Hayvanların sömürüsü inanılmaz boyutlara ulaştı. Kozmetik sektörünün ve ilaç sanayinin gelişmesiyle birlikte neredeyse her marka-şirket, binlerce hayvanın topluca öldürülmesine ya da sakat bırakılmasına sebep oluyor. Bir yandan fast-food zincirlerinin kesimhaneleri artıyor, tüketilmeyen etler için hayvanlar kıyıma uğruyor. Aynı zamanda toplumsal çürümeyle birlikte gelen işkence haberleri artmaya devam ediyor.
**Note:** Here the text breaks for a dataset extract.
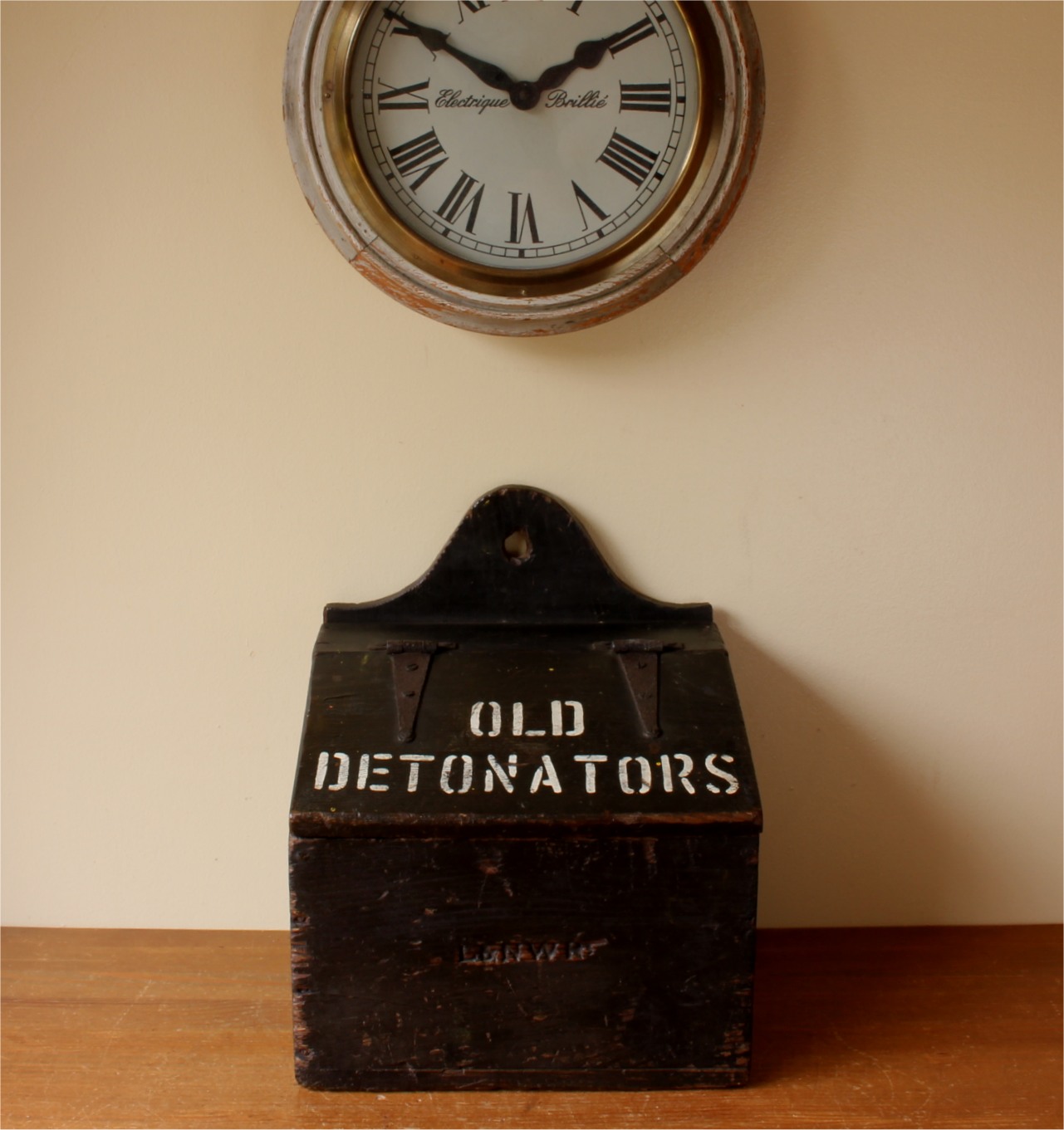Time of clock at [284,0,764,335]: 1:50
Sokak hayvanlarının uğradığı saldırı haberleri çoğalıyor. Tüm bu dönem içinde hayvan hakları için mücadele eden insanların çoğalması anlaşılır bir durumdur. Bu mücadeleyi de ekolojik mücadelenin bir parçası olarak değerlendirmek gerekir. Dünyanın kurutuluşu aynı zamanda hayvanların da kurtuluşunu getirecektir. Sömürüsüz bir dünya mücadelesi tüm canlılar için verilmelidir.
AKP iktidarı ve ortaklarının Türkiye Yüzyılı programını ekoloji bakımından nasıl değerlendiriyorsunuz? Önümüzdeki dönem açısından ekolojik yıkım ve mücadele açısından nasıl bir gelişim öngörüyorsunuz?
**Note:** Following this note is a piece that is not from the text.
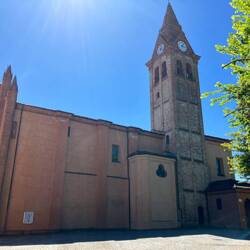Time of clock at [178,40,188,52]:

Ekolojik yıkımın önümüzdeki dönemde artacağına kimsenin kuşkusu olmasın. Kalkınma yüzyılı dedikleri dönem tam da daha fazla imar, daha fazla sömürü, daha fazla yerinden etmeyi getirecektir. Bir de üstüne olası doğal felaketler için bir önlem alınmaması, aksine acil toplanma alanlarının giderek yok olması, altyapıların artık kentlerde yetersiz hale gelmesi vb. nedenlerle de yaşanılacak her türlü felaketin sonuçlarının kötüleşme ihtimallerini arttırıyorlar. Tüm bunlar düşünüldüğünde özellikle kentlerdeki yaşamın devam etmesinin artık ne kadar zor olduğu görülüyor. Sadece ekolojik mücadele yürütenler değil, ezilen, sömürülen her kesim için zaman doldu. Bugün yaşanılabilir bir dünya için harekete geçmezsek yarın çok geç olacak.